J.D. Power’s 2012 U.S. Seat Quality and Satisfaction Study says that along with compact and sub-compact car sales growth, market penetration of more sophisticated seat features in those vehicles has also increased. Heated seats, once the realm of premium cars, is 16% more prevalent in smaller vehicles than they were four years ago. The penetration of leather seats in that period is by 10 percentage points, and memory seats by 3 percentage points. The even more traditionally high-end feature -- cooled and ventilated -- is up in small-car penetration by 2 percentage points. 

Seat satisfaction among compact and subcompact vehicle owners averages 7.5 points on a 10-point scale -- which is, per the firm, significantly higher than the 2008 study, as are ratings for seat material conveying an impression of quality.

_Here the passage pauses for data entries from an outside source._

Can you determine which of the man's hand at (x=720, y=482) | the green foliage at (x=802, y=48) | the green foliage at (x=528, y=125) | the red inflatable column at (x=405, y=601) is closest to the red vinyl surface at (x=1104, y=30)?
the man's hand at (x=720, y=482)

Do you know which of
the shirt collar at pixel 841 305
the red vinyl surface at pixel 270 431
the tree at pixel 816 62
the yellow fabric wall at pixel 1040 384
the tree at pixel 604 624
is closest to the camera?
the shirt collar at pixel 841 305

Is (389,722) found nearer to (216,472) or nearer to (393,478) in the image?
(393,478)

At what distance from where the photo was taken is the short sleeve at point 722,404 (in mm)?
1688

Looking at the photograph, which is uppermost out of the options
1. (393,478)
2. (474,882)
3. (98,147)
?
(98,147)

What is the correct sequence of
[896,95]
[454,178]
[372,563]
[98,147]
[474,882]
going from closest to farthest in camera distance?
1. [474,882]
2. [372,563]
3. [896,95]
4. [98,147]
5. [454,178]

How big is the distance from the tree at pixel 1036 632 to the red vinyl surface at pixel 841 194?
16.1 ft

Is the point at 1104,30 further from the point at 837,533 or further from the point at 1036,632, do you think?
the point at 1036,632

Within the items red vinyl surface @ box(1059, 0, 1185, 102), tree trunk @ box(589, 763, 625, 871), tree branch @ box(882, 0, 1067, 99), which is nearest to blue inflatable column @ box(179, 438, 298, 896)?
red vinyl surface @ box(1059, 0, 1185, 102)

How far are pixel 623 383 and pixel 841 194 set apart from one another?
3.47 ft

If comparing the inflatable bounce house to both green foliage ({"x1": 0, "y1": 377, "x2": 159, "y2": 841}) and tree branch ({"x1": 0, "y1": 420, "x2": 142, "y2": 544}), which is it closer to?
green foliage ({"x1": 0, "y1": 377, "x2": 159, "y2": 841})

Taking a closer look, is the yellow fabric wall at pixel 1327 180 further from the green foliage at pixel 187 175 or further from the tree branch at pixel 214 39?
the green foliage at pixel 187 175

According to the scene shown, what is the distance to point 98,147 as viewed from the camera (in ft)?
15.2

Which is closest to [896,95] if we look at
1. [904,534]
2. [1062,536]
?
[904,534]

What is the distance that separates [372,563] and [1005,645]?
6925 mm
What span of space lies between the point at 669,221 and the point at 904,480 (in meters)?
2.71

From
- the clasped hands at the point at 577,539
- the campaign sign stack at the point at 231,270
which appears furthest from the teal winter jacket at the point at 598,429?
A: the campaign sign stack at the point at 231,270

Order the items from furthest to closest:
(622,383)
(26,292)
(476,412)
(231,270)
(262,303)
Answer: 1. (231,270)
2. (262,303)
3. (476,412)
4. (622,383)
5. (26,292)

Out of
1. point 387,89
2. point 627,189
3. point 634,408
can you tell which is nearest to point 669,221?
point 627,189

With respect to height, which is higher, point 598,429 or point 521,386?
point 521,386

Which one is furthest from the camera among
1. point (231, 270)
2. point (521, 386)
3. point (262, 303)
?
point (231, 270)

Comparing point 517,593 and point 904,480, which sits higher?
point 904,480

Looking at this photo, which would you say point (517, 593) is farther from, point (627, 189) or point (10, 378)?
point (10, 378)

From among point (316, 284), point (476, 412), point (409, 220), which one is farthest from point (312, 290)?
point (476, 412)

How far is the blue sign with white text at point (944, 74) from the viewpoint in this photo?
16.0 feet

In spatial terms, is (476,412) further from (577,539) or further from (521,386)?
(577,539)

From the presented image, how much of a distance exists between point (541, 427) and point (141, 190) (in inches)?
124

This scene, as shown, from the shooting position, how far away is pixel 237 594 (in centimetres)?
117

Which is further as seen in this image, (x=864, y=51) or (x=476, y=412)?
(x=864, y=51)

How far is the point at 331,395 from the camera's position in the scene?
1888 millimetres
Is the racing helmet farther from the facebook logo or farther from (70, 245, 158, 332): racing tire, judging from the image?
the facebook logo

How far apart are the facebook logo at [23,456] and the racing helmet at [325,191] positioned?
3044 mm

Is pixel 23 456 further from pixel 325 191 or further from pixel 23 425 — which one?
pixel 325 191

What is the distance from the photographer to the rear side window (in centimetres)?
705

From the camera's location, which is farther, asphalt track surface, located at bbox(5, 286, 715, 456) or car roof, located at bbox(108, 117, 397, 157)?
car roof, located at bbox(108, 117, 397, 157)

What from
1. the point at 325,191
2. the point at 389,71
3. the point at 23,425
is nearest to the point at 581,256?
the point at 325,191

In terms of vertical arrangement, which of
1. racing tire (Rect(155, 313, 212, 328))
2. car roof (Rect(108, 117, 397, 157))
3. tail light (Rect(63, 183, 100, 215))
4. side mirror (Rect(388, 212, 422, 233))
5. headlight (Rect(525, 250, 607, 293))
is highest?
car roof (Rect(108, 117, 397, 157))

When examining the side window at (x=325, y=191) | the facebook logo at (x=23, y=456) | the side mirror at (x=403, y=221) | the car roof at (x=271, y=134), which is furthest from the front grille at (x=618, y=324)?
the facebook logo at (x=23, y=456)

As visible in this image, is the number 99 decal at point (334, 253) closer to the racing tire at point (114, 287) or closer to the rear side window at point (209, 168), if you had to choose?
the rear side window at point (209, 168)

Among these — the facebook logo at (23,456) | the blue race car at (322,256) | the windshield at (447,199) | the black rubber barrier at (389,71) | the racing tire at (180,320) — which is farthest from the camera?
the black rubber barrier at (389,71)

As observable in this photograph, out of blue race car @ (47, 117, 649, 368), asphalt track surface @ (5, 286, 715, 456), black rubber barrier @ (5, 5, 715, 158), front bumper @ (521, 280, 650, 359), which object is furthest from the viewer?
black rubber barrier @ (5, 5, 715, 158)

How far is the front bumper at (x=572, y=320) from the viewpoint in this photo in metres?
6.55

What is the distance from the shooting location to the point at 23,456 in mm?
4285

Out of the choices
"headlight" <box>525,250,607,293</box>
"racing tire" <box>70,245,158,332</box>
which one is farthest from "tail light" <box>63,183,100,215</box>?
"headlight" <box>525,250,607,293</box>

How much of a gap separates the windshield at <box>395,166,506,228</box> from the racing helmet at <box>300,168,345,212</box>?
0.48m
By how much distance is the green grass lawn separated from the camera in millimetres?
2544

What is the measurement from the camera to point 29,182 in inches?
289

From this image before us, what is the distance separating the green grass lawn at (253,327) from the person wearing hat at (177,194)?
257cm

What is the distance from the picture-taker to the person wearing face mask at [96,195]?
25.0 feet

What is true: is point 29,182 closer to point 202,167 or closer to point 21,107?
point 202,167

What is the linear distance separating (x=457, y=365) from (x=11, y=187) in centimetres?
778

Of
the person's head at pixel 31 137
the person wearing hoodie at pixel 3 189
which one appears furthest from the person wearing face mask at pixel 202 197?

In something of an auto feedback loop, as consumers become more and more technologically sophisticated and compacts become more premium-quality gear, car shoppers are coming to expect more and better from smaller and cheaper. Says Mike VanNieuwkuyk, executive director of global automotive at J.D. Power and Associates: "A vehicle's interior has been growing in importance to vehicle owners, and seats are paramount to driver and passenger comfort." In addition, the firm's Initial Quality Study earlier this year found interior comfort is the second-most-common reason owners cite for selection of their new vehicle.

VanNieuwkuyk tells Marketing Daily that the rethinking of things like seats follows a consumer migration from larger and more premium vehicles to the lower end of the market, and smaller, gasoline-stingy cars. "They are bringing the expectation that they will get better fuel economy without having to compromise on features," he says. "The industry notices that."

Also giving former wallflower features like seats some limelight is the fact that vehicle quality is no longer the major differentiator it was, as the differences between vehicles in that regard have become razor thin. VanNieuwkuyk points out that now -- as most vehicles are equally well built -- quality is an expectation, not an option. "So shoppers are now looking at other things. And since consumers now spend about 18.5 hours per week in their cars, interior is now number two; it plays a major role and the seat is the one thing you are constantly in contact with. 

Most of us, in our homes, have a favorite seat; in a vehicle the driver's seat has to be a favorite seat as well. So there's an opportunity in the industry to do something different, to create excitement. To do something breakthrough and draw some product attention."